# Your goal
Output each line of the listing below as a row of a Markdown table with the columns Row and Listing line, and number the rows in order. Skip the blank lines and omit the pictures.

# Data in this exercise

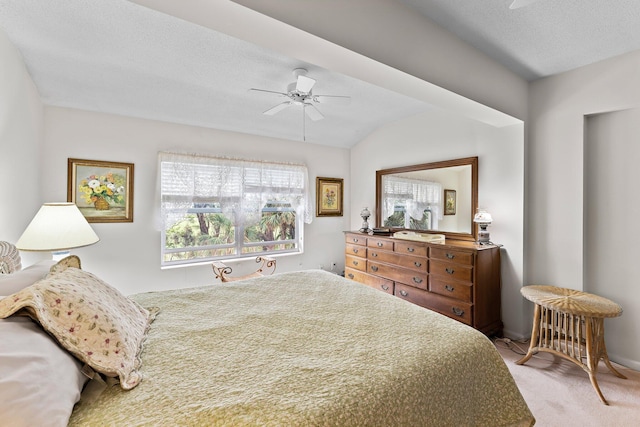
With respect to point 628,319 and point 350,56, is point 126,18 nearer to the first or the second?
point 350,56

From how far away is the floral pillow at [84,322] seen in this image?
2.94 feet

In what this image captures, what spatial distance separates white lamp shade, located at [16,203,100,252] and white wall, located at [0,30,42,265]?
7.8 inches

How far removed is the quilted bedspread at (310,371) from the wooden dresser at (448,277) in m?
1.42

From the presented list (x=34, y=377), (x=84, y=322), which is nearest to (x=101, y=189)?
(x=84, y=322)

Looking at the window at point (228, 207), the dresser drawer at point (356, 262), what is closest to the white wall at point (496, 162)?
the dresser drawer at point (356, 262)

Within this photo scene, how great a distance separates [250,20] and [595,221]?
10.7 ft

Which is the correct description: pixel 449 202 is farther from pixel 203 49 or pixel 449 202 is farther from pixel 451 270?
pixel 203 49

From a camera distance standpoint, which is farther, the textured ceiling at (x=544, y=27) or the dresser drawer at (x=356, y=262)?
the dresser drawer at (x=356, y=262)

# Exercise output
| Row | Listing line |
|---|---|
| 1 | With respect to point 628,319 and point 350,56, is point 126,18 nearer to the first or the second? |
| 2 | point 350,56 |
| 3 | From how far away is the floral pillow at [84,322] seen in this image? |
| 4 | 2.94 feet |
| 5 | In what this image captures, what spatial distance separates white lamp shade, located at [16,203,100,252] and white wall, located at [0,30,42,265]? |
| 6 | 7.8 inches |
| 7 | How far removed is the quilted bedspread at (310,371) from the wooden dresser at (448,277) in m? |
| 8 | 1.42 |
| 9 | From the presented list (x=34, y=377), (x=84, y=322), which is nearest to (x=101, y=189)? |
| 10 | (x=84, y=322) |
| 11 | Looking at the window at point (228, 207), the dresser drawer at point (356, 262), what is closest to the white wall at point (496, 162)? |
| 12 | the dresser drawer at point (356, 262) |
| 13 | Within this photo scene, how great a distance separates [250,20] and [595,221]? |
| 14 | 10.7 ft |
| 15 | Which is the correct description: pixel 449 202 is farther from pixel 203 49 or pixel 449 202 is farther from pixel 451 270? |
| 16 | pixel 203 49 |
| 17 | From a camera distance standpoint, which is farther, the textured ceiling at (x=544, y=27) or the dresser drawer at (x=356, y=262)? |
| 18 | the dresser drawer at (x=356, y=262) |